Gasoline Slips as U.S. Economy Growth Slower Than Expected

Gasoline slipped along with crude as the U.S. economy grew less than expected in the first quarter and traders cashed in on prices rising 3.4 percent in the past two days. Crack spreads widened.

Futures fell as much as 0.9 percent. The fuel’s premium over June West Texas Intermediate increased 5 cents to $24.46 a barrel, while the spread versus Brent gained 9 cents to $14.73. The Commerce Department reported gross domestic product rose 2.5 percent in the first quarter, below the 3 percent gain predicted by economists surveyed by Bloomberg.

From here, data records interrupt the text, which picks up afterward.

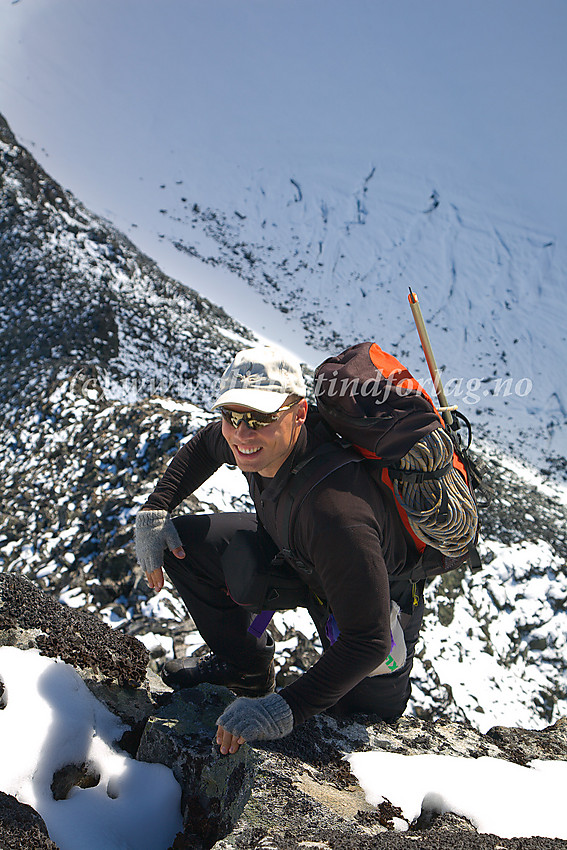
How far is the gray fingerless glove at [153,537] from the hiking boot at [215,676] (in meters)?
0.68

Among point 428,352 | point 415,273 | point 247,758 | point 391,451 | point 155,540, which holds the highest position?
point 415,273

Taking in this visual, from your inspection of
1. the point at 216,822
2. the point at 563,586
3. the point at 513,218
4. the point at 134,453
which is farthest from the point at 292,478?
the point at 513,218

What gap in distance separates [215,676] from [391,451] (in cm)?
193

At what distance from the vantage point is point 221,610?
3.96m

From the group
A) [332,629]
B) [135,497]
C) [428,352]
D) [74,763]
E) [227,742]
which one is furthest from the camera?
[135,497]

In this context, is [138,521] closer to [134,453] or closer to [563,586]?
[134,453]

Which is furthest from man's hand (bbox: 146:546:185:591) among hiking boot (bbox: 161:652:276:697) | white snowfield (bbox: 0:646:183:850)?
white snowfield (bbox: 0:646:183:850)

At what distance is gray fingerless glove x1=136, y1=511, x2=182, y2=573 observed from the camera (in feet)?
12.7

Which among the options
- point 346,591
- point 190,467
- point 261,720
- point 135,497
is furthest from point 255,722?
point 135,497

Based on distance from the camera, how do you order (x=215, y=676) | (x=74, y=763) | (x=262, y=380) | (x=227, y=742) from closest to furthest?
1. (x=227, y=742)
2. (x=74, y=763)
3. (x=262, y=380)
4. (x=215, y=676)

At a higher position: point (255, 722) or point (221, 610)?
→ point (221, 610)

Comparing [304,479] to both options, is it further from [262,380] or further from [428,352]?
[428,352]

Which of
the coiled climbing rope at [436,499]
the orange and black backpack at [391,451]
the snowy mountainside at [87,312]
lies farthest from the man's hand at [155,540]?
the snowy mountainside at [87,312]

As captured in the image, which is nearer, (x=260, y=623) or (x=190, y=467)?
(x=260, y=623)
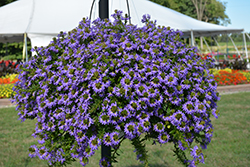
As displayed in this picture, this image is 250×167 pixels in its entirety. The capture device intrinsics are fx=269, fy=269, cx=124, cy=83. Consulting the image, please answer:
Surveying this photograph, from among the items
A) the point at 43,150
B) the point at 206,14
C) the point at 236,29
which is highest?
the point at 206,14

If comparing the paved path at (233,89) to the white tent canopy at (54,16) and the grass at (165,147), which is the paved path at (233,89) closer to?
the grass at (165,147)

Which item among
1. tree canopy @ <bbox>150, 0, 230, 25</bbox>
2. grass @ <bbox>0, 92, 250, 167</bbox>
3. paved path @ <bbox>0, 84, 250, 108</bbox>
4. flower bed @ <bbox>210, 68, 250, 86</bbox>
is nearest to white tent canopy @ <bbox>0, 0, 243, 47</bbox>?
flower bed @ <bbox>210, 68, 250, 86</bbox>

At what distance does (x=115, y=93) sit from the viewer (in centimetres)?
205

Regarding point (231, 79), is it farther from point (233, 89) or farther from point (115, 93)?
point (115, 93)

“There’s a little bit of profit-taking going on here, and a little bit of concern over the GDP,” said Carl Larry, president of Oil Outlooks & Opinions LLC in Houston. “People are trying to take profits and extend their weekends as the weather’s getting warmer. Spring fever’s getting hot, everyone wants to get out of the office.”

Gasoline for May delivery fell 0.55 cent to $2.8063 a gallon at 10:01 a.m. on the New York Mercantile Exchange on volume that was 46 percent above the 100-day average for the time of day.

Gasoline at the pump, averaged nationwide, fell 0.7 cent to $3.505 a gallon, AAA said on its website today. It’s the lowest price since Feb. 1.

Ultra-low-sulfur diesel for May delivery gained 1.37 cents, or 0.5 percent, to $2.9154 a gallon on the Nymex. Trading volume was 33 percent above the 100-day average.

ULSD’s crack spread versus June West Texas Intermediate crude gained 14 cents to $27.45 a barrel. The spread versus Brent increased 20 cents to $17.74.